> TEXT EXCERPT:
Content starts
Superb sonics & excellent jazz composition will make this a reunion you'll wish you'd been there for... & with
this CD, you can (at least for a few) feel like you are. The recording has an "intimate" feel... not just the
playing, but the recording itself... I'm not exactly sure why it comes across that way, but it does. You'll want to
be in line on August 30th, 2005, when this is released in stores... it's that pleasant a listening experience.
Siblings Louis (drums) & Francois (bass) Moutin are joined by a most excellent pianist, Pierre de Bethmann &
sax player Rick Margitza. The majority of the tracks are all original, which makes the experience ever more
exciting for these ol' ears... totally fresh ideas that are expressed with total energy & will challenge your ears to
reach new plateaus. This is one of the best jazz albums I've listened to this year, & it comes MOST HIGHLY
RECOMMENDED for jazz buffs who want pure creativity flowing into their ears!
Content ends
> SUPPLIED MATERIAL:
Content starts
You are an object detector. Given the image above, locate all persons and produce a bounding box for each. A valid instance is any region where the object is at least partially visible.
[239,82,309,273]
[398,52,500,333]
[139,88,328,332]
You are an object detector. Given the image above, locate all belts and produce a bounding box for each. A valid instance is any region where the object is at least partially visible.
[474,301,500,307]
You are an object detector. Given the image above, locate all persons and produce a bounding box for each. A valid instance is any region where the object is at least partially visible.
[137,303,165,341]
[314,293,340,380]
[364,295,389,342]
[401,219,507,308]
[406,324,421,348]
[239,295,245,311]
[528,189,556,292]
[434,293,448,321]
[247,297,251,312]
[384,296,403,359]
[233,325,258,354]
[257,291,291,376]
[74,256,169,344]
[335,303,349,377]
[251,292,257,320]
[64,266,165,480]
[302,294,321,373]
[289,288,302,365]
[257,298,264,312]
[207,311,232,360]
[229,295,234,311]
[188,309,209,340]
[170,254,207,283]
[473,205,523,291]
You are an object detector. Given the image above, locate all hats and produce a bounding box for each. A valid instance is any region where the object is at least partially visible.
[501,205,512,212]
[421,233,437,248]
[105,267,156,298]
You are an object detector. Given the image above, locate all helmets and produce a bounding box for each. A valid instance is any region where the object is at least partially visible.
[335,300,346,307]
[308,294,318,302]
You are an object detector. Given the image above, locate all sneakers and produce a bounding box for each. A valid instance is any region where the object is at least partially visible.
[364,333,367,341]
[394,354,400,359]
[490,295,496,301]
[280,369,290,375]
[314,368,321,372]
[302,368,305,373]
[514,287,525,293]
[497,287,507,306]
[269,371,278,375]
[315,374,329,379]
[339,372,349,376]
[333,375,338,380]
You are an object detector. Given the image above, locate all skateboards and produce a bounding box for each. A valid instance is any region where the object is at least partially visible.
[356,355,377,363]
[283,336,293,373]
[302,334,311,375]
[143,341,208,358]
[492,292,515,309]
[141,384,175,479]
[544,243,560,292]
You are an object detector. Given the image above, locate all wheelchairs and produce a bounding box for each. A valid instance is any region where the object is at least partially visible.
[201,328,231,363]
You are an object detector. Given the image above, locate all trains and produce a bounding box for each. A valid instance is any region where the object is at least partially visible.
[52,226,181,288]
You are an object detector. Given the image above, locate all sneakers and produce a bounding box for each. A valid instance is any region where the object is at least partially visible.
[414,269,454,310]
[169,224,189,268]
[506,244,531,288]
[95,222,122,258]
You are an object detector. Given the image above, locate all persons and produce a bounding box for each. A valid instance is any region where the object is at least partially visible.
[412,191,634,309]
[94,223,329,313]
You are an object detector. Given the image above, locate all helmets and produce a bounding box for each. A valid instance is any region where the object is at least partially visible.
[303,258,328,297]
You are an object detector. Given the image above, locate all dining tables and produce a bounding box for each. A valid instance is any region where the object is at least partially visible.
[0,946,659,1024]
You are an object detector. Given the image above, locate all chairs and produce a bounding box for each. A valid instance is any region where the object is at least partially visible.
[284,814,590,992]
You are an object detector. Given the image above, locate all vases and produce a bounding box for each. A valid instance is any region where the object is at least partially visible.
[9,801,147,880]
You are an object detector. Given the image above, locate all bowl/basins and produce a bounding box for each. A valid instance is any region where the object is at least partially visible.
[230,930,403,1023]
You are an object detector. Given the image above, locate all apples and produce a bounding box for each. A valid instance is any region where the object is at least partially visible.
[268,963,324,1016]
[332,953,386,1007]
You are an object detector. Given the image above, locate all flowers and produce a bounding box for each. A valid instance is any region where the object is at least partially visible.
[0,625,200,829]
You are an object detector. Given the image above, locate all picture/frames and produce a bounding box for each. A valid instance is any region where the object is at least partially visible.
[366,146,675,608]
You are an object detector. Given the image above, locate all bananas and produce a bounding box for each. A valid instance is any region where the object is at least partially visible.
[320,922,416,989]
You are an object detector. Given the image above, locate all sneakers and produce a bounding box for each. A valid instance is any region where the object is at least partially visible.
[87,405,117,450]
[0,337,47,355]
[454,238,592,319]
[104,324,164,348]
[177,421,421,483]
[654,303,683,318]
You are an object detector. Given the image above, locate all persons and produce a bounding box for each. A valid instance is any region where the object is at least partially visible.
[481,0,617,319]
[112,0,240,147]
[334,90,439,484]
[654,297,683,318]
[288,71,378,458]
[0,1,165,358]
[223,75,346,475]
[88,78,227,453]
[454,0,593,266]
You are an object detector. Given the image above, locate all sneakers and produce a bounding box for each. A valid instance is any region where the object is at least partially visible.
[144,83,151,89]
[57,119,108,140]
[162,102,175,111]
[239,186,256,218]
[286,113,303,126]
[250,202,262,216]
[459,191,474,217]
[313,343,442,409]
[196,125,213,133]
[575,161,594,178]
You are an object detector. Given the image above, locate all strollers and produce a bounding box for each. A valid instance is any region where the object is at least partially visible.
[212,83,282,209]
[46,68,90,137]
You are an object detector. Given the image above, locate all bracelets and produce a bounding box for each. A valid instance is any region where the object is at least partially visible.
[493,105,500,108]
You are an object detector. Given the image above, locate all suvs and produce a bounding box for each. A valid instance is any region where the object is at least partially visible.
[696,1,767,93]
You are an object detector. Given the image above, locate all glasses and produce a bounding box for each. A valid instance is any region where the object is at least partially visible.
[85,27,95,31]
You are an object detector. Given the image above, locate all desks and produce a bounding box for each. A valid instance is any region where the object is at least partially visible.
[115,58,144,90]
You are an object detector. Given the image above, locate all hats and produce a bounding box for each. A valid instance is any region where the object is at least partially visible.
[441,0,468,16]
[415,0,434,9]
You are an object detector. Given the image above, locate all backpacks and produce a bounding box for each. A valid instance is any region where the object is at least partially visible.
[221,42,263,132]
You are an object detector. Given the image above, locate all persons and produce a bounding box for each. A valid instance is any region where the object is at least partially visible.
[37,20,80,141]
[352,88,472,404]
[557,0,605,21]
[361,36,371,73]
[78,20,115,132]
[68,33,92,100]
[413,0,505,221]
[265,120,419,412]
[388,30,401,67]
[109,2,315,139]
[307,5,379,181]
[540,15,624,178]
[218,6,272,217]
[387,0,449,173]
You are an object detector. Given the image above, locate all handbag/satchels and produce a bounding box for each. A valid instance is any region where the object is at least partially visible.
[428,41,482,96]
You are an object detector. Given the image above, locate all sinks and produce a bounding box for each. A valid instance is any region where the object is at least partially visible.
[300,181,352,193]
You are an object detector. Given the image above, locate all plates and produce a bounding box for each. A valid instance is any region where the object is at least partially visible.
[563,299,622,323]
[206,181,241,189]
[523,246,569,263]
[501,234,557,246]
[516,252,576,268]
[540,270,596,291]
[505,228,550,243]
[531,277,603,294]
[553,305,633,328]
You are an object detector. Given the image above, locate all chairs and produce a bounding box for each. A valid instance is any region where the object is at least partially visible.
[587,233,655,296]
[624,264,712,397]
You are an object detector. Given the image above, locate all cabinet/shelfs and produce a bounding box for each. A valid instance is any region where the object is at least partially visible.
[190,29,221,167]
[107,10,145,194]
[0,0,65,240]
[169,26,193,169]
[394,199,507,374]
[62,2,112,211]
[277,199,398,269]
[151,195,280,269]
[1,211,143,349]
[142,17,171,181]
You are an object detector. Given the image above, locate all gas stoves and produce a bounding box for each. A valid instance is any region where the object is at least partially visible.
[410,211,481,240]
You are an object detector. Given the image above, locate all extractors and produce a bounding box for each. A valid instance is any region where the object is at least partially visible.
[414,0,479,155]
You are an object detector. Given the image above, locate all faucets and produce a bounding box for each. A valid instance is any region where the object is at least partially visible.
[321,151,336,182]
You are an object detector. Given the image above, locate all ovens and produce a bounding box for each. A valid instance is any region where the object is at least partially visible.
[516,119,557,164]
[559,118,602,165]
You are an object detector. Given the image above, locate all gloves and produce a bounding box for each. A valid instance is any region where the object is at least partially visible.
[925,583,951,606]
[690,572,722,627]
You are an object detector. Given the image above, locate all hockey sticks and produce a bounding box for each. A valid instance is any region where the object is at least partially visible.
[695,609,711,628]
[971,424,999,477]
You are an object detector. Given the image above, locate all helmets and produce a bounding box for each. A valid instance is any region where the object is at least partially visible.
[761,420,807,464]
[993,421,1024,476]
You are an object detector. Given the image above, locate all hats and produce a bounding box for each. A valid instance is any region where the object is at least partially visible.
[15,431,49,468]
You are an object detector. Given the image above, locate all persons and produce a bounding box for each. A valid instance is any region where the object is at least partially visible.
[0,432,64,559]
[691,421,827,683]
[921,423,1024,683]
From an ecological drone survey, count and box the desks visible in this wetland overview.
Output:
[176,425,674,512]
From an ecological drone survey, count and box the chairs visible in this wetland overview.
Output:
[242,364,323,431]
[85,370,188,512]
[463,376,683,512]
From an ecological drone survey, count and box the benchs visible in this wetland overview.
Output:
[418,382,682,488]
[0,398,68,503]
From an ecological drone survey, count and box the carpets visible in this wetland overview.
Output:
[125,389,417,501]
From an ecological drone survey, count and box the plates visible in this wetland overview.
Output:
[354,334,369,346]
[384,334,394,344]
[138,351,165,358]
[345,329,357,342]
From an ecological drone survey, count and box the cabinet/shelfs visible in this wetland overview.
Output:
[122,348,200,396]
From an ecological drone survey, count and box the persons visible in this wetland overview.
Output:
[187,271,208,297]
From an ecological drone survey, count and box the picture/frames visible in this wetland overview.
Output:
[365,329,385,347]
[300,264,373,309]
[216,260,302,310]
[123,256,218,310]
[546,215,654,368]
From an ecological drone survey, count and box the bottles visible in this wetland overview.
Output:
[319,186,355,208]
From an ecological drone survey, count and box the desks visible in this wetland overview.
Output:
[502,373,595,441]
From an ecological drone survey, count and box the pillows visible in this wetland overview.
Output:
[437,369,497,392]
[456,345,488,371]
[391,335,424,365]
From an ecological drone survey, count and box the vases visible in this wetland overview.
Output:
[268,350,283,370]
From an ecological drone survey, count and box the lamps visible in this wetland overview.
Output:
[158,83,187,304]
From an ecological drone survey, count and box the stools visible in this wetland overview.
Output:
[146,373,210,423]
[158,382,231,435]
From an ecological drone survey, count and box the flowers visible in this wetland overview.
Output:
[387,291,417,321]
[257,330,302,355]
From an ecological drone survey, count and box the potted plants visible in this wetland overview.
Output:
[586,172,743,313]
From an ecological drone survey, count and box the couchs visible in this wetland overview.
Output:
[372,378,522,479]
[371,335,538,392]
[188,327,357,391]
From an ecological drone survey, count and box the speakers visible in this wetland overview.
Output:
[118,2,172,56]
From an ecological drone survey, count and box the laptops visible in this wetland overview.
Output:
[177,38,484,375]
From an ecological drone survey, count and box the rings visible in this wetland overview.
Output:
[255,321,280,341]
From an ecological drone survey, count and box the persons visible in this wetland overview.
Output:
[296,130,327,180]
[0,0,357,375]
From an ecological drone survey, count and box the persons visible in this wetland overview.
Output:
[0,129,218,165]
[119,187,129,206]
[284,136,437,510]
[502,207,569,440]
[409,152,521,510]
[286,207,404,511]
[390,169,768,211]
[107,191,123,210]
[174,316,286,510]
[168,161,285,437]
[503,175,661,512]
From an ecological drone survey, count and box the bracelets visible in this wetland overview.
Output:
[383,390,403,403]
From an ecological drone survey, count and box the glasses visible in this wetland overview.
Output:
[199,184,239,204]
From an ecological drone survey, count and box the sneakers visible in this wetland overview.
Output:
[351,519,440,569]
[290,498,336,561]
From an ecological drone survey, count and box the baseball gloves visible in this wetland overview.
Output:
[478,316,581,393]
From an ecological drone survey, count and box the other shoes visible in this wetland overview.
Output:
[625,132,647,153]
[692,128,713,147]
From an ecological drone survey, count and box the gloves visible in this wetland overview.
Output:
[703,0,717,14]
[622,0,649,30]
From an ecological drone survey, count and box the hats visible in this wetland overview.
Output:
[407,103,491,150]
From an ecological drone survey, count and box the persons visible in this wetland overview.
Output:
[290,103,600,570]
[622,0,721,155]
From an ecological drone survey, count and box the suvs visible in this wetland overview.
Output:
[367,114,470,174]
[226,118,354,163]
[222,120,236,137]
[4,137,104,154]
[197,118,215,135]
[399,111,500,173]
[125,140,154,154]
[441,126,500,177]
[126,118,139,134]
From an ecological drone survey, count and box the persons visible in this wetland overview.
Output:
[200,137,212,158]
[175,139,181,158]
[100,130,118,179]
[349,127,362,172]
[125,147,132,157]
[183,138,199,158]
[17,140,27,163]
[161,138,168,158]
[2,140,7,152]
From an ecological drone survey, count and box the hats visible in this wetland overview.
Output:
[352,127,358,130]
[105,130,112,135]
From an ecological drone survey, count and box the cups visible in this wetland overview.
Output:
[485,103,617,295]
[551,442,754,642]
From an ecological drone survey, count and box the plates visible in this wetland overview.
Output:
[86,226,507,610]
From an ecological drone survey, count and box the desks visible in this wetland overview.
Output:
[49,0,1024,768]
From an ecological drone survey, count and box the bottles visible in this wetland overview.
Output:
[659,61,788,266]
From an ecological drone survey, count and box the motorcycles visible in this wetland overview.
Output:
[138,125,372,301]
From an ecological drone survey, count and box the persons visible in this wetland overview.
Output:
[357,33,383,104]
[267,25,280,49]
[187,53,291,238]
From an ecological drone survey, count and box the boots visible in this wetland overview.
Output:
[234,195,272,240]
Content ends
> PROBLEMS AND TASKS:
1/ In the jazz album review:
(a) On what date is the CD released in stores?
(b) Which instrument does Francois Moutin play?
(c) Who plays saxophone on the recording?
2/ Continue the jazz album review from where it stops.

> ACTIVITY ANSWERS:
1/
(a) August 30th, 2005
(b) Bass
(c) Rick Margitza

2/
- Improvijazzation Nation,


Something Like Now
Rating: 7
US release date: 30 August 2005
by Robert R. Calder

If the brothers Moutin pay heed to such notices as this, they might be grateful to some of the irritations
attendant on the present reviewer's life when he began his attention to their new CD. I am extremely grateful
for their having put together a set of performances so wonderfully resolved. Things can work out!
Regardless of any information of a biographical order, explaining why this band is called "Reunion", or the liner
notes' reference to the other three guys but with a different pianist, this quartet is incredibly tight after a
fashion which raises the phrase maximum efficiency. I suppose they could play very well and flawlessly, on a
bad night for all of them -- the sort of thing Europeans have heard from a few outstanding ensembles on gigs
soon enough after landing to feature jet-lag.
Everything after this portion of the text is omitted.